We've Got to Fight
Apr 11, 2019 09:26PM
● By Leland Rucker
You’ll be reading a lot about 420 (or 4:20, 4/20, 4-20) in the days leading up to April 20. Here in Colorado several events are in the planning stages, the largest being the Mile High Festival in Civic Center Park in downtown Denver.
You’ll hear about how some California high school students came up with the 420 “code” for gathering to get high, which, depending on the teller of the story, eventually evolved into events around the country protesting marijuana prohibition by lighting up at 4:20 p.m. on that day.
The rallies began as dissent in the truest sense. Besides being a not-so-subtle notice that a lot of Americans were cannabis enthusiasts despite the government warning that it was dangerous and illegal, it reminded everybody else, at least for a few minutes once every year, that the authorities and government were aware of that fact, too, and could do nothing about it.

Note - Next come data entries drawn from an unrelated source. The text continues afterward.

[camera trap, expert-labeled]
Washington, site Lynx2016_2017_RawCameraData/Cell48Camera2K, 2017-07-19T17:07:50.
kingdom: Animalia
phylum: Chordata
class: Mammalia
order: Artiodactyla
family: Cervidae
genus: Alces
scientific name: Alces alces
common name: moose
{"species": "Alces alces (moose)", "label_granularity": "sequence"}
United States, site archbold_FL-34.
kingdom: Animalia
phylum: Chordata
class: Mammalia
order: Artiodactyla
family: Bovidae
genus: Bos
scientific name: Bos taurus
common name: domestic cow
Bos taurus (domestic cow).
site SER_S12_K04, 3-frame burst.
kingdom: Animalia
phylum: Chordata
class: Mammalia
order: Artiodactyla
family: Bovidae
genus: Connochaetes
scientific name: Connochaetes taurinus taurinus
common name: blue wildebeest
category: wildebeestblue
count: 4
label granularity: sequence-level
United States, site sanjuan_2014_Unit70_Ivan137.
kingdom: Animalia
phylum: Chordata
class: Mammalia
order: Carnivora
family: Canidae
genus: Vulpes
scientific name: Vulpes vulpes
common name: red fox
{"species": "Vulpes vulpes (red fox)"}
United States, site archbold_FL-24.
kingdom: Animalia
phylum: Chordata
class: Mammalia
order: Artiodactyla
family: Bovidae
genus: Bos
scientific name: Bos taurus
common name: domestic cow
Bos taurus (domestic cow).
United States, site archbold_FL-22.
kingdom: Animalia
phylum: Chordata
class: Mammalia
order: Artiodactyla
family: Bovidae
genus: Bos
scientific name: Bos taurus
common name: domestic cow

It was a proud time. One of the places that gained notoriety for its 420 events was Boulder, where police estimated that, at its height, more than 10,000 people came to the university campus to do in public what we were all already doing in private.
As a Boulder resident and committed cannabis user, I attended several of these gatherings. Talk about amusing. At the beginning, they were smaller and more locally oriented. As media coverage ramped up even before the event, the number of participants grew. US 36 would be jammed with participants rolling in from outside Boulder. There would be entrepreneurs selling crude T-shirts and people dressed up as joints or rolling papers, with a few daring souls swinging in the trees and beating on drums they carried up there. Police who gathered along the edge seemed more curious than anything else. Helicopters strafed the quad as a great cloud of smoke rose at 4:20 pm. By 5 p.m. it was all over. A yearly reminder of the stupidity of the so-called War on Drugs.
The university reacted more negatively as the years went by, and CU authorities took measures to end the protest, one year spreading a malodorous solution that included fish entrails onto the quad to discourage protestors. Finally, CU resorted to illegally asking for IDs to even enter campus on that day. The ultimate irony was that the 420 protests would have ended pretty much on their own without the university flexing its muscle and money as the state legalized in 2012.
At that point, I wondered out loud, why should we continue these events? We won. Game over. It’s legal. No need to gloat.
The Boulder event is now history. And in the years since, the Mile High Festival has taken on the 420 mantle, producing a daylong event with national bands onstage and media coverage galore. The event doesn’t have the feel of the old days. It’s been embarrassing at times to watch a nasty battle develop over who had the rights to produce the festival that included races to the doorway of the licensing bureau the moment it opened and lawsuits and charges flying about.
But then I read statistics that say citizens are still being arrested in states where cannabis is still illegal. In 2017, 660,000 Americans were detained for a marijuana violation, 600,000 of those, or 90 percent, for simple possession.
So we now live in a world where what any Colorado citizen or tourist can do legally can still put other Americans in jail, or stick them with a possession charge that follows them around like a hellhound on their trail. And that’s worth protesting. No American should be arrested for using cannabis. That was the point of the original 420 protests, for goodness sake.
And then I read the story of Nolen Sousley, the terminally ill cancer patient in Bolivar, Mo., who was humiliated and had his belongings searched for marijuana in his hospital room in March after telling authorities he had consumed edibles in the hospital parking lot.
It was a mistake that led to a pitiful situation. Thankfully, there were no citations, and Sousley himself asked people not to publicly berate the hospital or police over the incident, but it reminds us that even in Missouri, where voters approved medical marijuana in November, there is still much confusion over what’s legal and what isn’t, and in this case disparities over how patients can access cannabis as medicine.
And that’s another thing worth protesting on 420. By all means, celebrate our good fortune here in Colorado and the other states where adults can buy and consume cannabis legally. But don’t forget that the war on the War on Drugs hasn’t ended yet. There’s still a lot of work to do.